これを踏まえると、上司の言葉遣いが次のように変わります。
「△△さまから、おまえとの打ち合わせについて、オレにまで確認のメールがあったぞ」
「□□さまから、昨日だけで何本電話をもらった?」
つまり、「こんなことをされているということは、信頼されていないということだぞ」ということであり、さらにいえば、「こういう確認の回数を減らすために、具体的な方法を考えて実行しろよ」ということになります。

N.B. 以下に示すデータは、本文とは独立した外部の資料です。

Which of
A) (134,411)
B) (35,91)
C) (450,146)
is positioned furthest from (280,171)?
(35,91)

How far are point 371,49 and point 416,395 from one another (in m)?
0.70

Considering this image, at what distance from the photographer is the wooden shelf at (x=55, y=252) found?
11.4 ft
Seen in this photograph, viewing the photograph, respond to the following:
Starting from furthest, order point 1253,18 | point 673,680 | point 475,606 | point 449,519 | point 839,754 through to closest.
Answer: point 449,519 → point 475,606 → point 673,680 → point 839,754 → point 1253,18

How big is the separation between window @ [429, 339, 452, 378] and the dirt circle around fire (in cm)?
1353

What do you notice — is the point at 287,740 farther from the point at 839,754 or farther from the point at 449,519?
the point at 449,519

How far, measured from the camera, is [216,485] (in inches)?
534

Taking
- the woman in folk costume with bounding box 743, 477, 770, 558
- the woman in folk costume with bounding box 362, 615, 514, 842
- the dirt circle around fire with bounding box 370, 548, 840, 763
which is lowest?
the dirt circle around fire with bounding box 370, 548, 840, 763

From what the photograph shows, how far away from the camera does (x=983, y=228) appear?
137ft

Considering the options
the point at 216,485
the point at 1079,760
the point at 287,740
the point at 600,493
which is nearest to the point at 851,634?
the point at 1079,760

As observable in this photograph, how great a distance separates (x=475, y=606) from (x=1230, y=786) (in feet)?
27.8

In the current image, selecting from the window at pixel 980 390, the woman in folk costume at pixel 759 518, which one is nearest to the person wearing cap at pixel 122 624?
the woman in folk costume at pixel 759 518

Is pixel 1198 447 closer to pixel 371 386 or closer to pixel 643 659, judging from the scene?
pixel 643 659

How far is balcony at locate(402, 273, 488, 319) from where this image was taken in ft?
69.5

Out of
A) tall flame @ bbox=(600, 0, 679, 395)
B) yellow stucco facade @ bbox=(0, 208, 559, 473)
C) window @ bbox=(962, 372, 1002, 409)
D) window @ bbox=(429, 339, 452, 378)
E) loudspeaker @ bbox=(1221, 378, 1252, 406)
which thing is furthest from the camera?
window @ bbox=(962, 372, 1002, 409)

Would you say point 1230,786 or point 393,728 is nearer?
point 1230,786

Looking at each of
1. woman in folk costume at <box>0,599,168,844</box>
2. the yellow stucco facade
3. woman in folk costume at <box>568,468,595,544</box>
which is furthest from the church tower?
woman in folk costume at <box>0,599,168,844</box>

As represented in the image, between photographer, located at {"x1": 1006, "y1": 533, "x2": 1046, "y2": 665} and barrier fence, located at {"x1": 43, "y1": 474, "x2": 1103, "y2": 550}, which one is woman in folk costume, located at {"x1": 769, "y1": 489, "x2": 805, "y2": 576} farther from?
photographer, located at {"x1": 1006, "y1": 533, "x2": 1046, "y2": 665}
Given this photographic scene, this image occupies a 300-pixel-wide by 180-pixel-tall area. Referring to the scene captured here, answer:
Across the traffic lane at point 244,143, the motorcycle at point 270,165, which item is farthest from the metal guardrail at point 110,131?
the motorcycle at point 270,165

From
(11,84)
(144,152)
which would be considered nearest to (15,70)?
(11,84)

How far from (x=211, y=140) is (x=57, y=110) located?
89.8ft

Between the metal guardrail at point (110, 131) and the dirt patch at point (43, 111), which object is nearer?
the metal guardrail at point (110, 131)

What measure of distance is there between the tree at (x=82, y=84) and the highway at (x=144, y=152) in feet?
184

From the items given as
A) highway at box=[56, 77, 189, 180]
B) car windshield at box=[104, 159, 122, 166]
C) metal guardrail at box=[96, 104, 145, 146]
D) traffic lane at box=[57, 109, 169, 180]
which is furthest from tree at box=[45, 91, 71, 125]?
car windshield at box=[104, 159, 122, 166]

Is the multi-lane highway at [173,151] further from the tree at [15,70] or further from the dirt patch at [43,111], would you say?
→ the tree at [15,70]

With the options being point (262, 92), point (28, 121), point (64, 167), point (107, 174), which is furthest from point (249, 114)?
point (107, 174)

「信頼されるようにする」のと「メールや電話の本数を減らしてもらえるようにする」。どちらが取り組みやすいかは、一目瞭然です。なぜなら、後者は、まずはメールの書き方や電話のかけ方から始めればよいからです。そうした一見小さなことをコツコツと積み重ねた末に勝ち取ったものを「信頼」と呼ぶのではないでしょうか。
「信頼」→「確認の数が少ない」
ここでも、たったこれだけの言葉の変化が、人や組織の動きに大きな変化をもたらす可能性を大いに含んでいます。
以上、「分かる」「新しい」「信頼」というキーワードをもとに、まずはアクション言語の感触をつかんでみました。お気づきかもしれませんが、「分かる」→「新しい」→「信頼」と、後ろにいくほど、よりあいまいで、ついイメージで使ってしまいがちな言葉を選んでみました。「ふわふわ言葉」のふわふわ度がそれだけ高く、だからこそ、相手が動かない可能性がより高いということです。
ここまで出てきた3 つの言い換え例をあらためて並べてみましょう。
「分かる」 → 「自分ひとりで再現できる」
「新しい」 → 「これまでにない組み合わせ」
「信頼」→「確認の数が少ない」
言い換えた後の言葉遣いを見れば、誰でも思いつくような、ありふれた言葉ばかり。でも、コミュニケーションの現場は、待ったなし。その瞬間に言い換えることができてこそ、武器となります。